A key insight emerged: the act of writing code triggers thinking. When you start coding, you discover things you had not considered in the specification. Remove humans from the coding process, and this discovery loop never kicks in. One participant compared it to children doing homework: "If they write something, they actually think about it."

This concern was echoed across multiple sessions. In the Day 2 "AI And The Physical World" session, participants discussed doctors who used AI diagnostic tools and got measurably worse at diagnosis within three months: "All of them now think, okay, I have the machine." The brain, as one participant put it, "is lazy" — it naturally offloads work when possible, and the atrophied skills may not come back easily.

AI as Inquiry Partner, Not Answer Machine

A session on "Building AI Supported Inquiry Systems" (Day 1, Session 2) offered a compelling reframe. A participant's central thesis: use AI not to provide answers, but to support better inquiry.

"I cannot trust the AI to give me the answer, especially in a domain it doesn't know. But if at least it's able to build a common way for me to think through certain problems, then it gets me better."

His concrete technique: instead of having AI generate acceptance tests as statements, generate them as questions with multiple-choice answers (A, B, or C). Humans then validate the answers. This bridged the trust gap between technical teams and business stakeholders.

In the ATDD session, another participant described a complementary practice: when letting AI write production code, he deliberately hid the acceptance tests from the AI, because "it will try to cheat at some point — it's like training versus testing, two different data sets."

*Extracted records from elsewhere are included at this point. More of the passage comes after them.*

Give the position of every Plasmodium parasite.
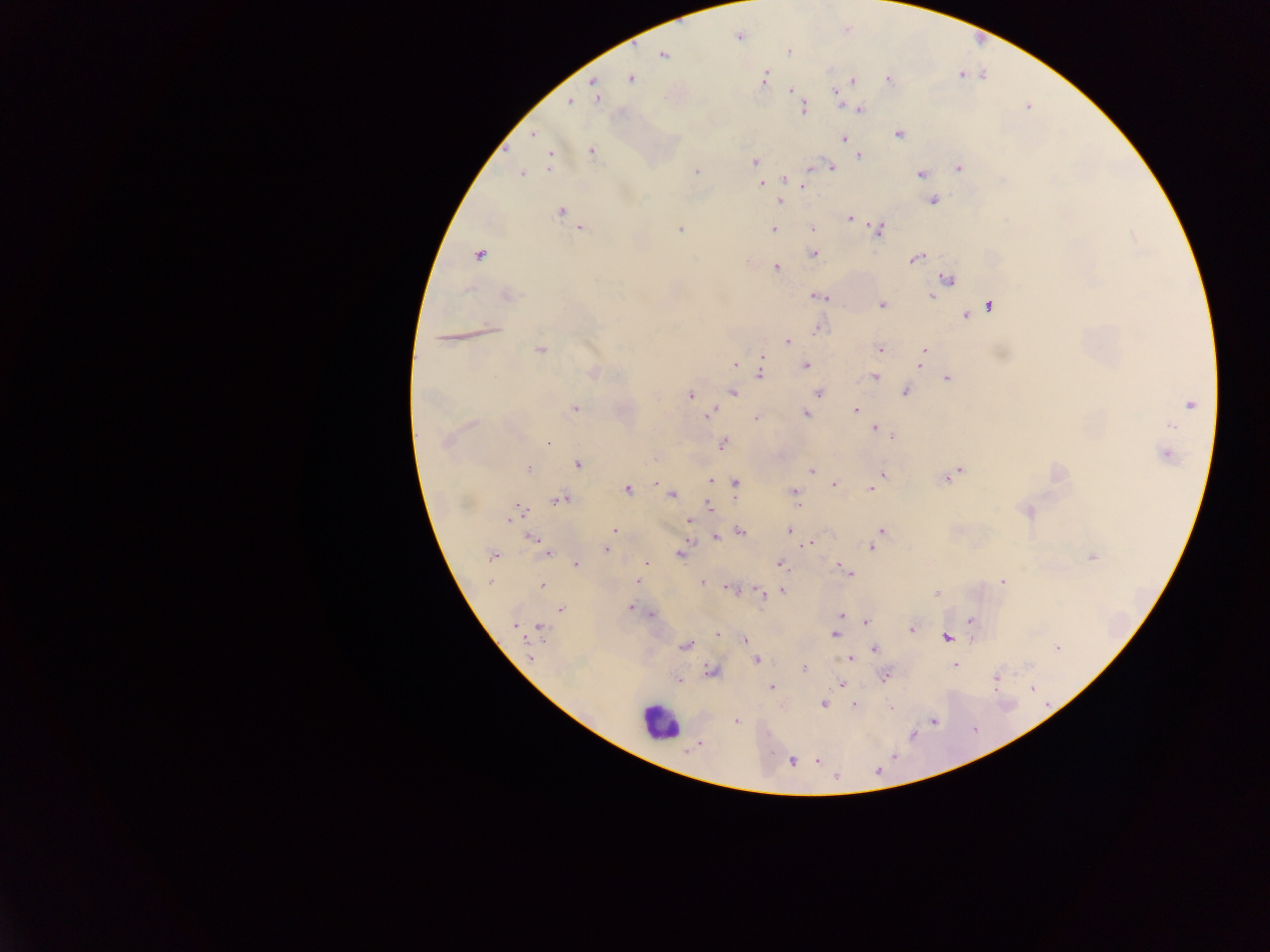
Approximate centers as {x, y} in pixels.
Plasmodium parasites: {738, 37}, {788, 51}, {663, 55}, {764, 78}, {631, 79}, {888, 80}, {852, 81}, {593, 82}, {790, 90}, {836, 92}, {596, 94}, {570, 102}, {804, 109}, {859, 110}, {533, 133}, {900, 134}, {844, 139}, {591, 151}, {859, 157}, {549, 159}, {755, 161}, {830, 166}, {959, 168}, {811, 169}, {696, 171}, {522, 173}, {921, 174}, {784, 179}, {761, 183}, {804, 185}, {780, 201}, {933, 201}, {560, 211}, {850, 218}, {581, 228}, {812, 228}, {681, 229}, {773, 229}, {878, 229}, {814, 254}, {479, 255}, {916, 258}, {776, 267}, {948, 278}, {507, 295}, {819, 296}, {932, 296}, {882, 305}, {989, 306}, {965, 316}, {818, 329}, {787, 341}, {880, 349}, {540, 350}, {924, 351}, {763, 359}, {736, 364}, {806, 365}, {919, 365}, {592, 372}, {760, 372}, {875, 376}, {948, 379}, {734, 392}, {819, 392}, {905, 392}, {691, 396}, {1190, 404}, {575, 408}, {855, 410}, {709, 414}, {806, 415}, {756, 417}, {877, 429}, {883, 432}, {890, 436}, {445, 442}, {547, 442}, {722, 444}, {1166, 454}, {578, 464}, {529, 468}, {811, 470}, {957, 472}, {884, 475}, {948, 478}, {710, 481}, {735, 483}, {833, 484}, {627, 489}, {871, 489}, {794, 492}, {671, 494}, {558, 500}, {796, 504}, {709, 506}, {519, 511}, {1027, 511}, {689, 520}, {614, 531}, {789, 531}, {740, 532}, {881, 532}, {717, 537}, {534, 539}, {810, 544}, {541, 546}, {872, 547}, {605, 548}, {548, 552}, {681, 553}, {492, 556}, {1092, 557}, {576, 564}, {647, 564}, {780, 564}, {846, 571}, {637, 581}, {1002, 581}, {490, 582}, {703, 583}, {542, 585}, {730, 588}, {783, 591}, {760, 592}, {937, 593}, {630, 608}, {560, 609}, {650, 615}, {842, 616}, {971, 620}, {866, 622}, {515, 625}, {540, 627}, {912, 629}, {717, 634}, {834, 635}, {947, 638}, {744, 639}, {685, 645}, {1057, 648}, {875, 649}, {529, 657}, {849, 658}, {757, 660}, {955, 665}, {804, 668}, {711, 671}, {885, 676}, {995, 679}, {678, 681}, {841, 684}, {772, 687}, {1032, 688}, {823, 704}, {854, 706}, {891, 708}, {737, 721}, {933, 721}, {700, 743}, {818, 760}, {792, 762}, {878, 770}, {836, 778}.

Leukocyte locations: {658, 722}. Thick blood smear. One field of view. Image is 1270×952 pixels. Sample from Ghana. Photographed through a microscope with a mobile-phone camera.Draw a bounding box around every leukocyte (white blood cell).
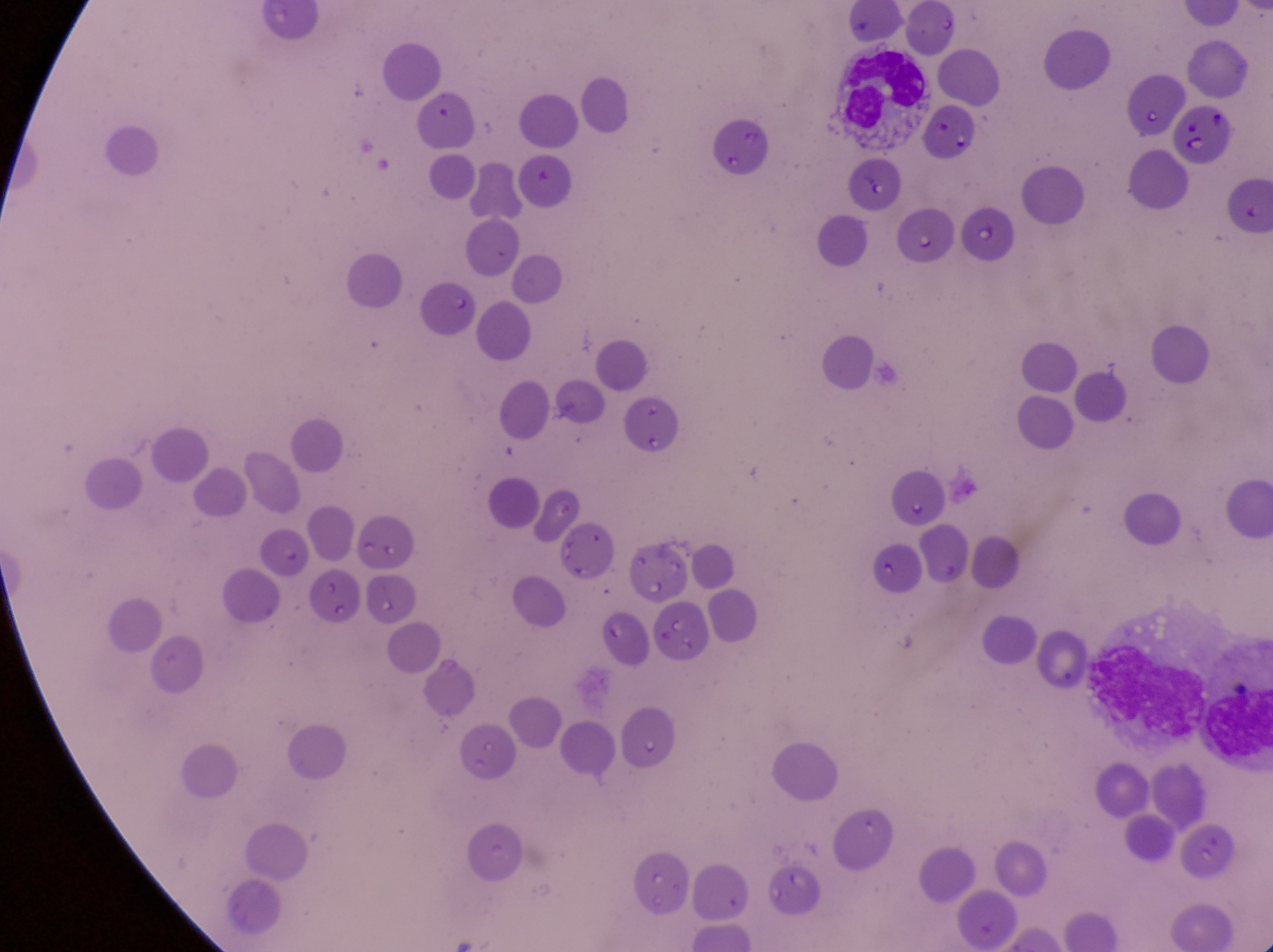

Approximate bounding boxes as {left, top, right, bottom} in pixels.
Leukocytes: {824, 42, 931, 139}, {1087, 632, 1205, 747}.

field of view = single
image size = 1273×952 pixels
parasitised red blood cell locations = approximate bounding boxes as {left, top, right, bottom} in pixels: {1171, 100, 1231, 162}, {969, 202, 1022, 269}, {899, 209, 951, 264}
artifact (platelet-like body, stain precipitate, or debris) locations = approximate bounding boxes as {left, top, right, bottom} in pixels: {517, 157, 562, 199}
magnification = 1000x
country = Uganda
preparation = thin blood film
capture = smartphone photograph through the eyepiece of an Olympus CX-23 microscope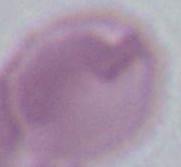
identification = red blood cell
modality = micrograph
magnification = 1000xClassify this cell by malaria status.
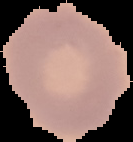

It is uninfected.

Summary:
  - Image size: 133×142 pixels
  - Image type: cell region segmented out of the field of view; surrounding area masked to black
  - Preparation: thin blood film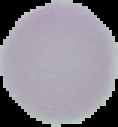 Image is 118×127 pixels. Segmented cell region on a black background. Result: negative for Plasmodium parasites. From a thin blood film.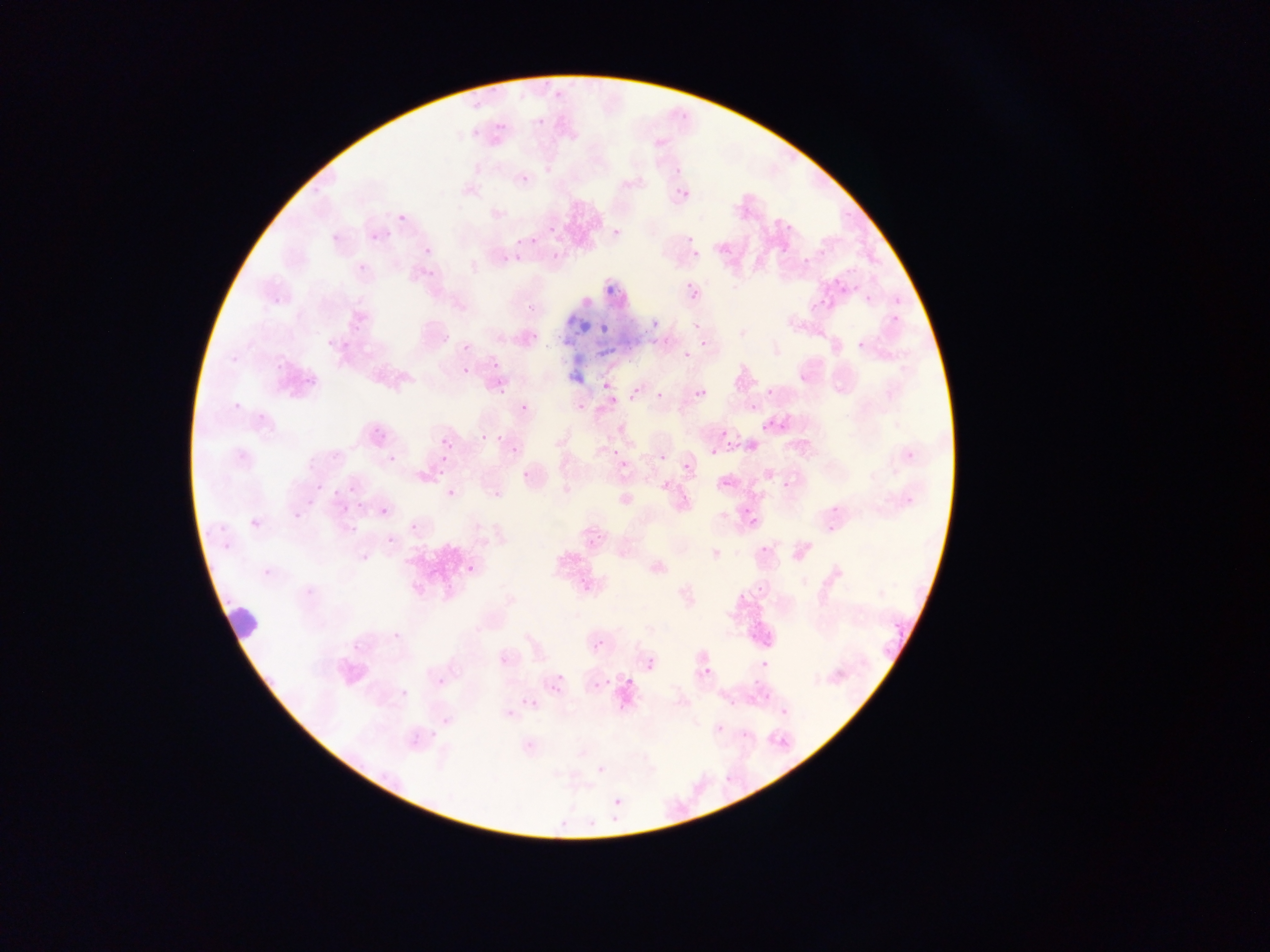
field of view = single
image size = 1270×952 pixels
country = Ghana
capture = mobile-phone photograph through a microscope
leukocyte locations = approximate bounding boxes as [left, top, right, bottom] in pixels: [215, 598, 266, 648]
preparation = thin blood smear
Plasmodium parasite locations = approximate bounding boxes as [left, top, right, bottom] in pixels: [472, 102, 481, 111], [471, 129, 480, 138], [673, 168, 681, 176], [520, 174, 530, 184], [680, 189, 690, 198], [395, 211, 407, 224], [782, 218, 798, 232], [547, 225, 556, 235], [611, 227, 622, 233], [370, 232, 380, 239], [530, 232, 540, 244], [686, 236, 695, 244], [514, 238, 523, 246], [422, 242, 434, 254], [778, 244, 794, 257], [510, 252, 524, 266], [693, 252, 701, 260], [547, 254, 557, 264], [356, 256, 368, 270], [805, 256, 816, 265], [848, 266, 857, 275], [834, 280, 850, 296], [687, 286, 701, 305], [865, 294, 874, 302], [523, 296, 544, 313], [810, 302, 818, 311], [887, 314, 904, 321], [649, 318, 658, 328], [599, 323, 609, 333], [529, 331, 543, 337], [700, 334, 711, 351], [340, 340, 349, 350], [850, 341, 862, 353], [683, 351, 691, 359], [489, 354, 500, 370], [463, 366, 470, 374], [306, 379, 316, 385], [602, 379, 612, 390], [496, 388, 506, 396], [698, 388, 708, 397], [765, 389, 774, 397], [654, 391, 663, 400], [609, 395, 619, 404], [232, 399, 243, 408], [575, 402, 588, 411], [519, 403, 529, 417], [750, 403, 759, 411], [762, 421, 776, 435], [373, 427, 382, 436], [721, 430, 729, 438], [481, 433, 490, 441], [725, 437, 735, 447], [441, 438, 451, 447], [511, 443, 522, 457], [612, 448, 619, 457], [710, 449, 718, 458], [657, 453, 667, 462], [679, 457, 691, 474], [622, 460, 632, 470], [435, 467, 448, 478], [519, 469, 534, 478], [720, 473, 730, 486], [315, 484, 324, 493], [349, 487, 358, 496], [492, 487, 502, 501], [446, 489, 455, 498], [905, 494, 915, 507], [742, 505, 749, 518], [338, 507, 346, 517], [379, 507, 388, 518], [290, 508, 301, 522], [748, 513, 761, 528], [249, 514, 257, 528], [821, 516, 842, 538], [409, 522, 419, 533], [412, 524, 424, 533], [348, 528, 355, 539], [386, 535, 395, 545], [220, 537, 226, 549], [757, 544, 768, 558], [357, 551, 371, 565], [466, 564, 475, 573], [752, 580, 766, 592], [877, 588, 889, 600], [893, 622, 906, 637], [387, 626, 399, 642], [594, 640, 604, 650], [761, 659, 771, 669], [646, 660, 655, 671], [701, 666, 711, 674], [554, 672, 565, 685], [438, 674, 446, 688], [550, 676, 566, 695], [626, 676, 634, 684], [603, 678, 612, 687], [753, 678, 763, 688], [599, 679, 610, 689], [592, 681, 606, 692], [398, 686, 409, 696], [726, 696, 736, 708], [525, 697, 539, 710], [777, 709, 783, 719], [716, 725, 724, 735], [725, 777, 733, 781], [613, 797, 622, 806]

Example Mapping: The Human Practice That AI Cannot Replace

The session on Example Mapping (Day 1, Session 1) was a grounding reminder that some practices are inherently human. Example Mapping is a ~30 minute exercise where a cross-functional group (business, development, testing) works through a user story using colored sticky notes:

Yellow

The user story

Blue

Business rules

Green

Concrete examples (become test cases)

Red

Unanswered questions

Two rules of thumb stood out:

If a story has more than 3 rules, consider splitting it
Do NOT write Gherkin in the session — it blows up session time without adding to understanding. Write Gherkin afterward.

The session also bridged into Event Storming as a complementary "outside-in" approach for discovering user stories before zooming into individual ones.

A useful resource shared: the Humanizing Work Story Splitting Flowchart, which helps ask the right questions to arrive at good scenarios.

TDD with AI Agents: The RGR Sub-Agent Vision

A session on "RGR/TDD Sub-Agents" (Day 1, Session 5) explored a vision for full automation of the TDD process using specialized sub-agents. The concept: create three specialized sub-agents — a "red agent", a "green agent", and a "refactor agent" — each handling their respective phase of the Red-Green-Refactor cycle. These agents would run in a continuous loop, autonomously, until a large feature is complete. Combined with Claude Code's planning mode beforehand, this approach aims to ship large pieces of functionality very incrementally, with high accuracy and quality.

Supporting this vision, a participant shared TDD-Guard — an automated TDD enforcement tool for Claude Code that blocks agents from skipping tests.

The pattern connects to the broader "baby steps" philosophy: work inside-out (domain first, then adapters, one layer at a time), verify each step with tests, and never let AI-produced code that you cannot explain pass to main.